Task prompt:
Verbatim transcription with images omitted: return the entries below in full.

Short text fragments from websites

__________________________________________________

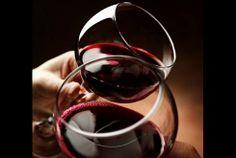 Dê os primeiros passos na degustação de vinhos, aprenda tudo sobre os sentidos, aromas, gostos, castas e harmonias. No Clube do Vinho, curso de iniciação à prova de vinhos por apenas 39€ em vez de 78€. - Descontos Lifecooler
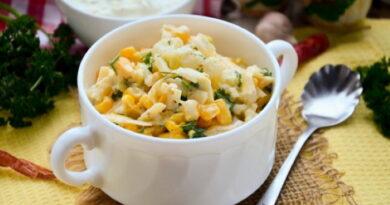 salat-s-cvetnoj-kapustoj-kukuruzoj-i-syrom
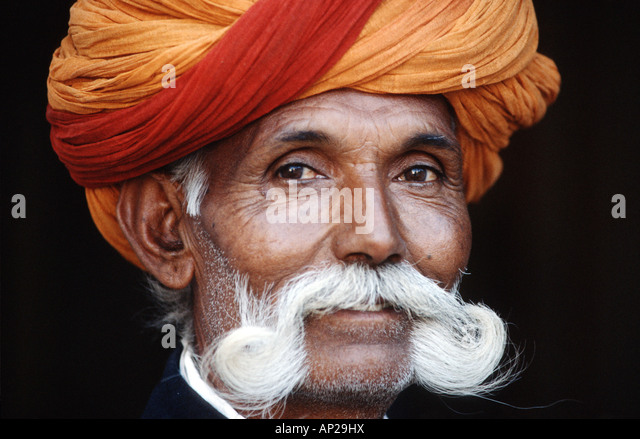 India, Rajastan: portrait of a man with beart and turban - Stock-Bilder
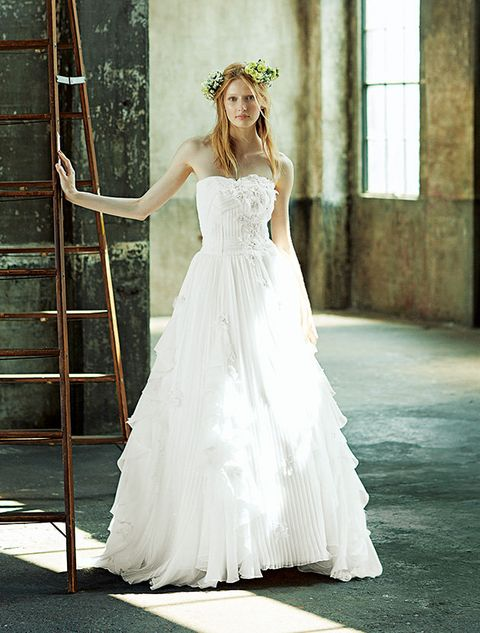 Gown, Wedding dress, Dress, Clothing, Bride, Bridal clothing, Bridal party dress, Photograph, Shoulder, Bridal accessory,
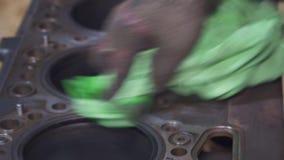 En erfaren mekaniker gör ren bilens motor lager videofilmer
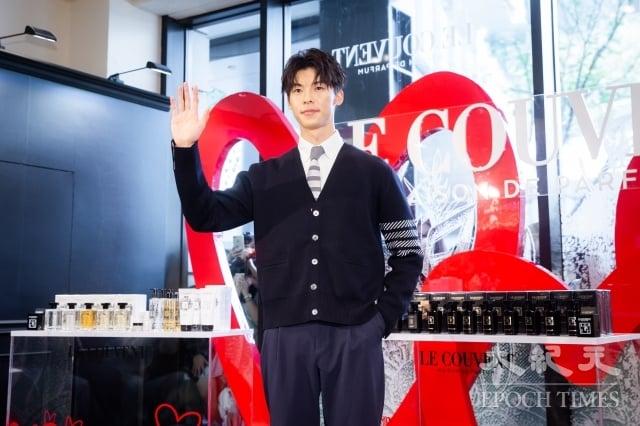 男星許光漢14日受邀擔任香水品牌一日店長。(記者陳柏州/攝影)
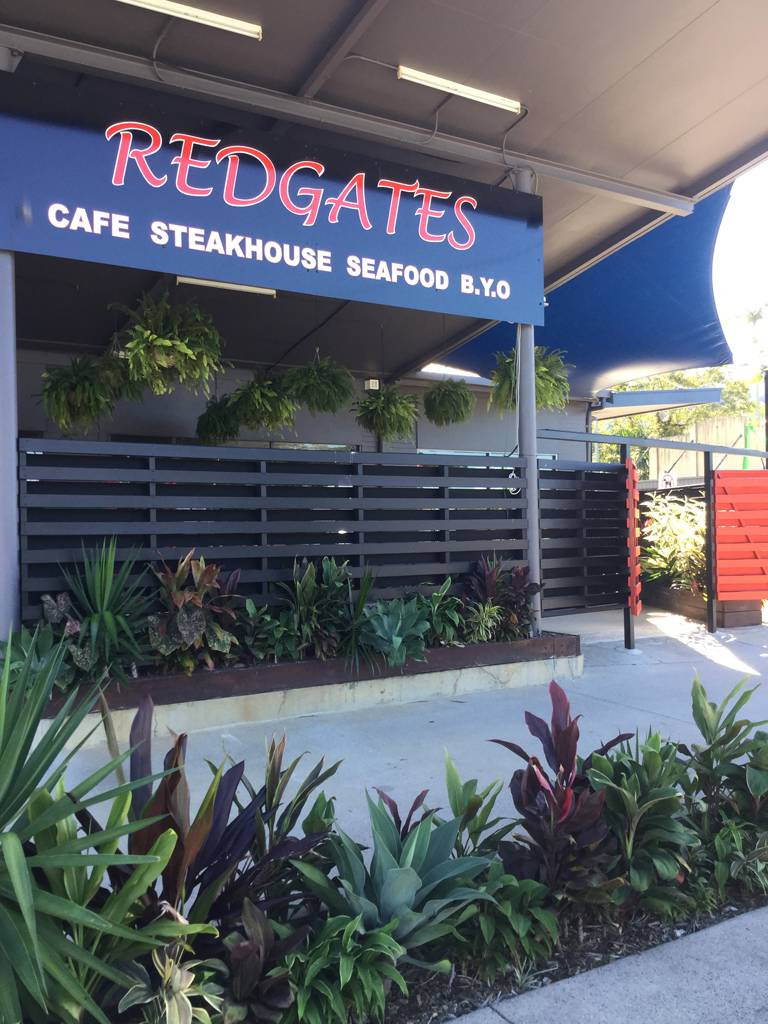 Redgates Caf Steakhouse Seafood - Accommodation QLD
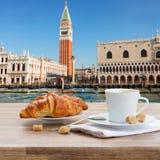 Πρόγευμα στη Βενετία, Ιταλία Στοκ Εικόνα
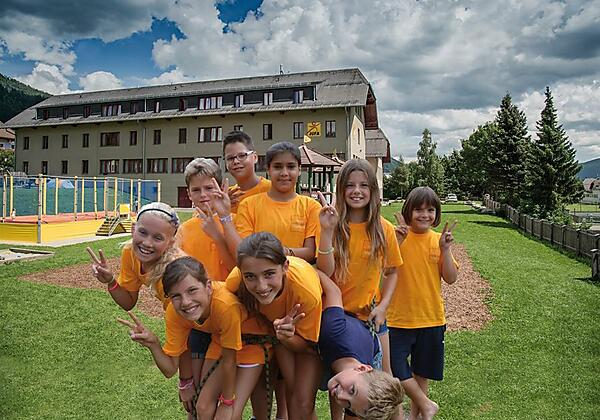 kinderguppe-spielplatz-jufa-hotel-lungau-sommer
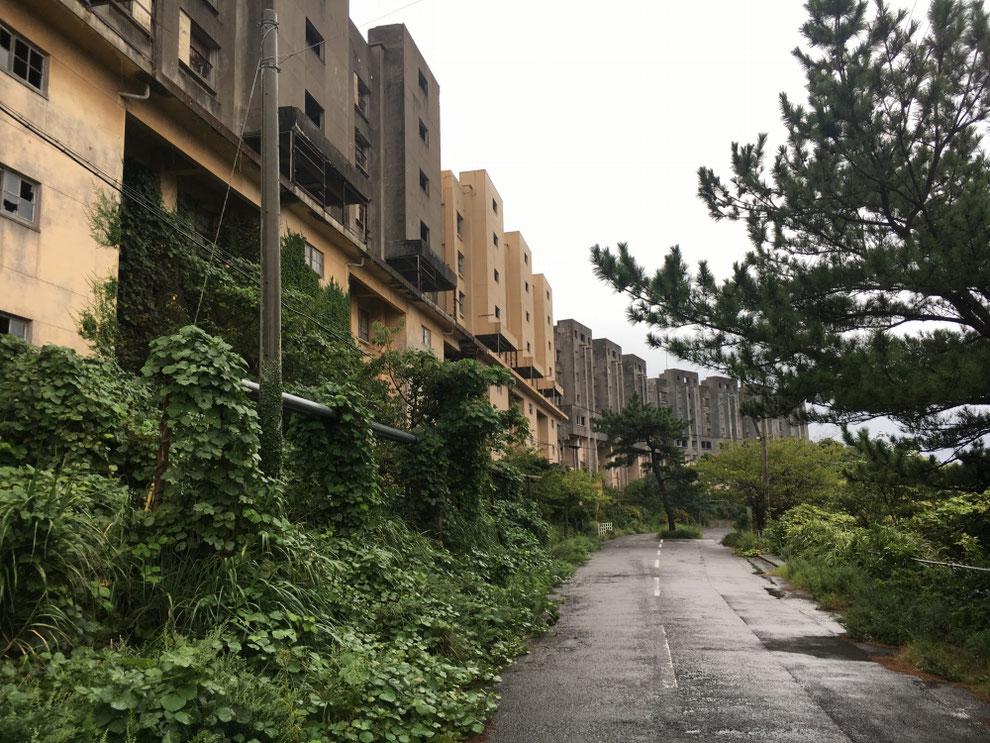 8階建てアパートの全体写真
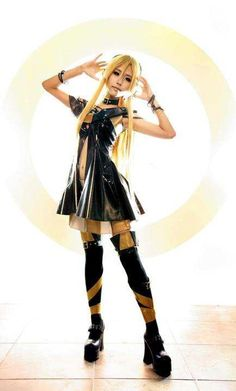 Vocaloid Lily cosplay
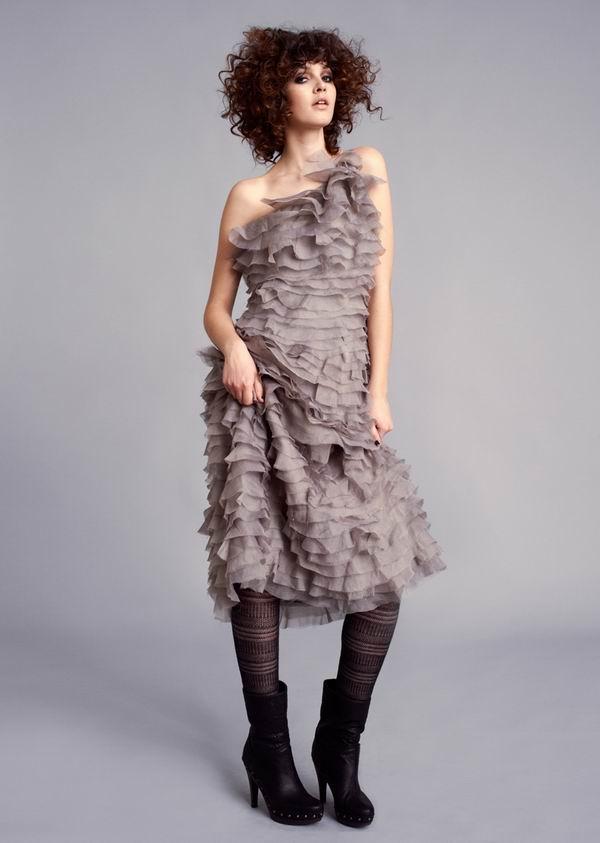 712 Stella Nova: Romantične haljine i topli džemperi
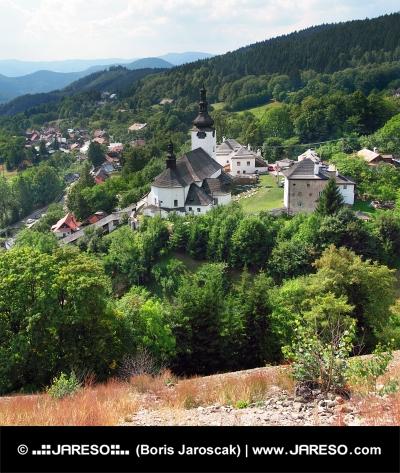 Špania Dolina s kostelem, Slovensko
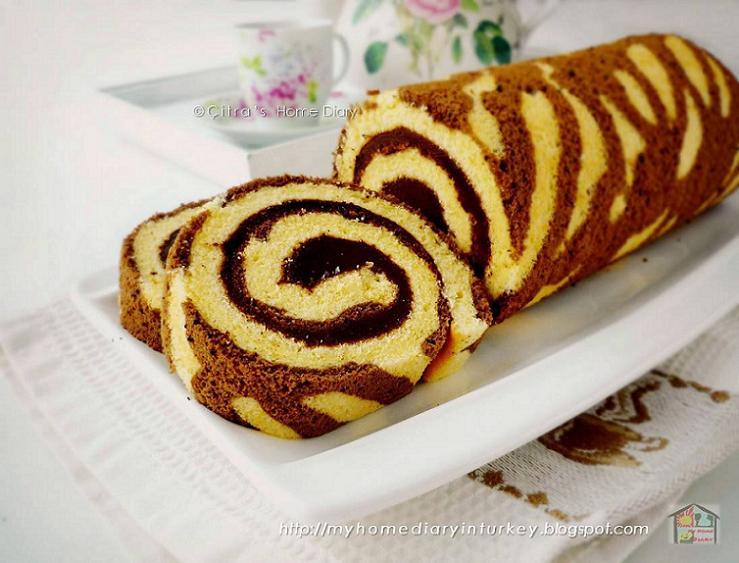 Making A Swiss Roll Cake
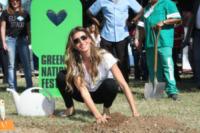 Gisele Bundchen - Rio de Janeiro - 04-06-2012 - Giornata dell'ambiente: le star a tutela del pianeta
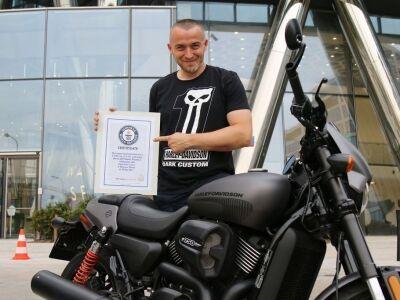 A Harley-Davidson Street Rod világcsúcsot égetett az aszfaltba
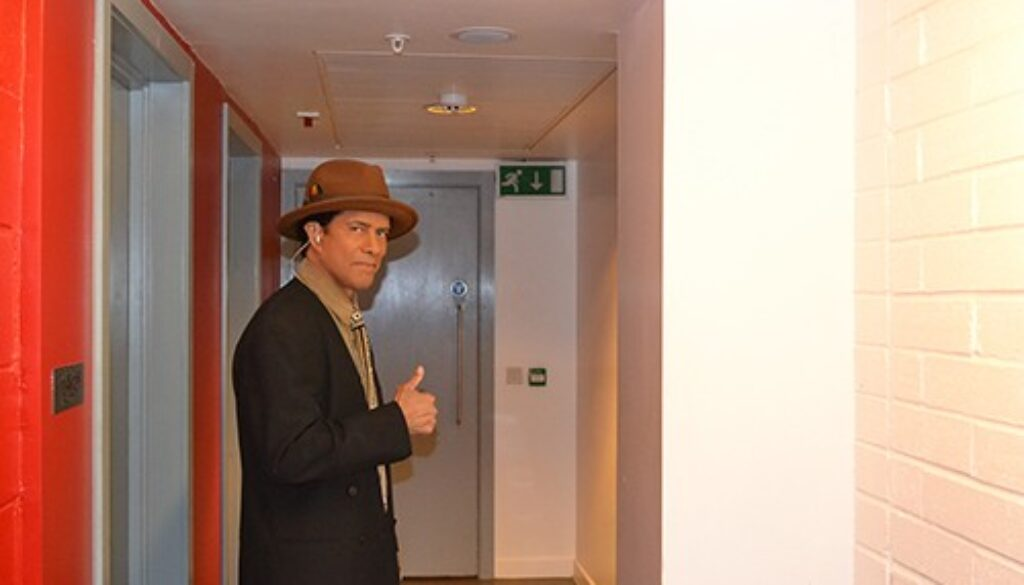 gregory abbott_back stage_thumbs up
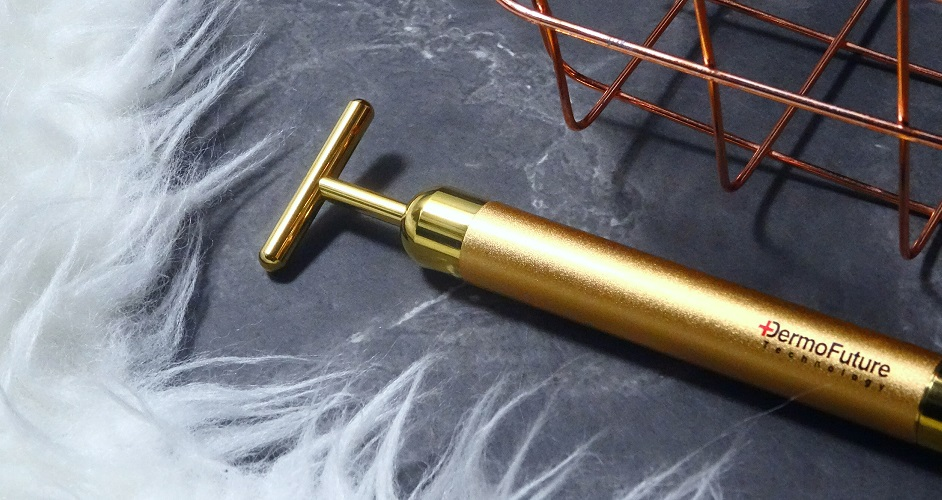 wibrator, masażer do twarzy, złoto na twarz, odmłodzenie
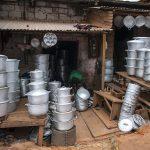 bancarella di pentole al mercato a yaoundè in camerun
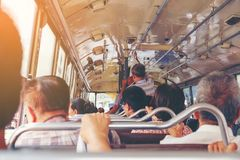 BANGKOK, THAILAND 2. Juni 2017, viele alten Leute benutzen freien Bus durch PO Stockfotos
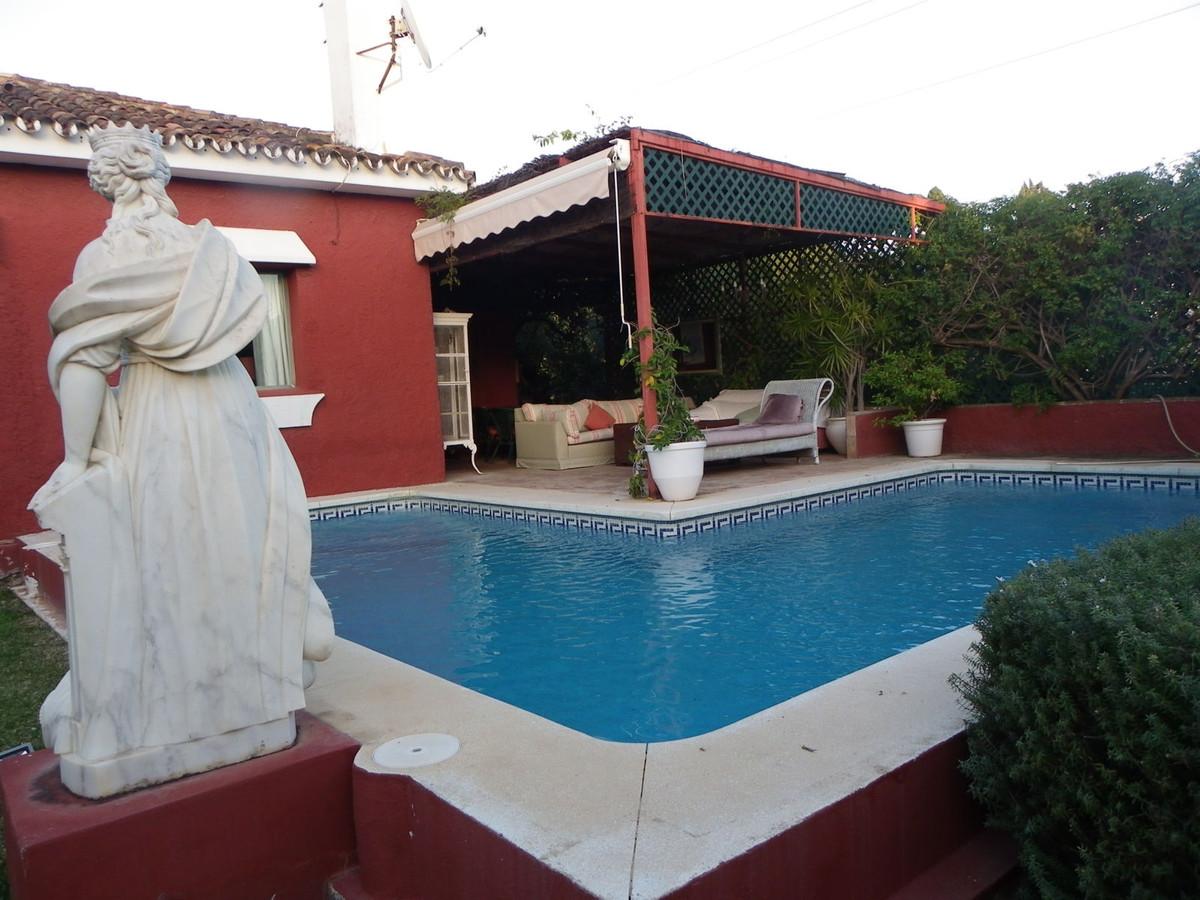 Villa  Detached for sale   in Guadalmina Alta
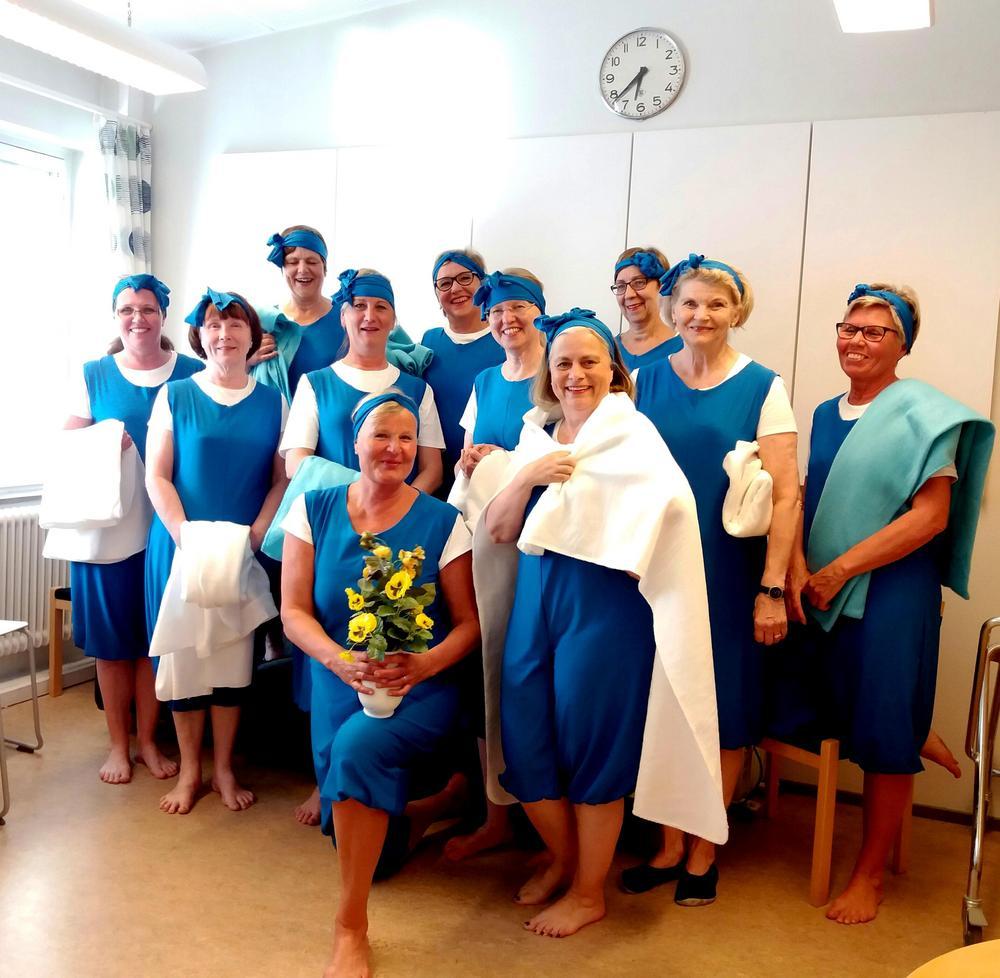 """Tanssinäytös """"Hei kuule Suomi, Suomi 100 vuota"""" kevät 2017 """"Sannalla, yyterin rannalla"""""""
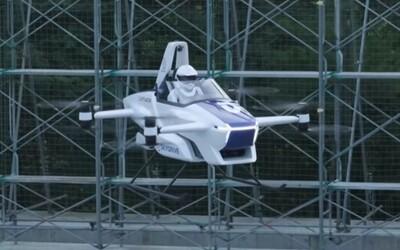 """Japonci testovali """"lietajúce auto"""". Kedy sa asi dostane na trh?"""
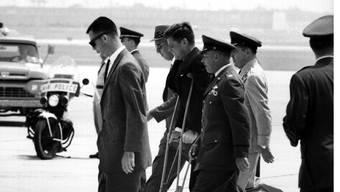 Eines der ganz seltenen Bilder, das Präsident John F. Kennedy an Krücken zeigt (1. Juni 1961).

__________________________________________________

Answer for the task:
 Dê os primeiros passos na degustação de vinhos, aprenda tudo sobre os sentidos, aromas, gostos, castas e harmonias. No Clube do Vinho, curso de iniciação à prova de vinhos por apenas 39€ em vez de 78€. - Descontos Lifecooler
 salat-s-cvetnoj-kapustoj-kukuruzoj-i-syrom
 India, Rajastan: portrait of a man with beart and turban - Stock-Bilder
 Gown, Wedding dress, Dress, Clothing, Bride, Bridal clothing, Bridal party dress, Photograph, Shoulder, Bridal accessory,
 En erfaren mekaniker gör ren bilens motor lager videofilmer
 男星許光漢14日受邀擔任香水品牌一日店長。(記者陳柏州/攝影)
 Redgates Caf Steakhouse Seafood - Accommodation QLD
 Πρόγευμα στη Βενετία, Ιταλία Στοκ Εικόνα
 kinderguppe-spielplatz-jufa-hotel-lungau-sommer
 8階建てアパートの全体写真
 Vocaloid Lily cosplay
 712 Stella Nova: Romantične haljine i topli džemperi
 Špania Dolina s kostelem, Slovensko
 Making A Swiss Roll Cake
 Gisele Bundchen - Rio de Janeiro - 04-06-2012 - Giornata dell'ambiente: le star a tutela del pianeta
 A Harley-Davidson Street Rod világcsúcsot égetett az aszfaltba
 gregory abbott_back stage_thumbs up
 wibrator, masażer do twarzy, złoto na twarz, odmłodzenie
 bancarella di pentole al mercato a yaoundè in camerun
 BANGKOK, THAILAND 2. Juni 2017, viele alten Leute benutzen freien Bus durch PO Stockfotos
 Villa  Detached for sale   in Guadalmina Alta
 """Tanssinäytös """"Hei kuule Suomi, Suomi 100 vuota"""" kevät 2017 """"Sannalla, yyterin rannalla"""""""
 """Japonci testovali """"lietajúce auto"""". Kedy sa asi dostane na trh?"""
 Eines der ganz seltenen Bilder, das Präsident John F. Kennedy an Krücken zeigt (1. Juni 1961).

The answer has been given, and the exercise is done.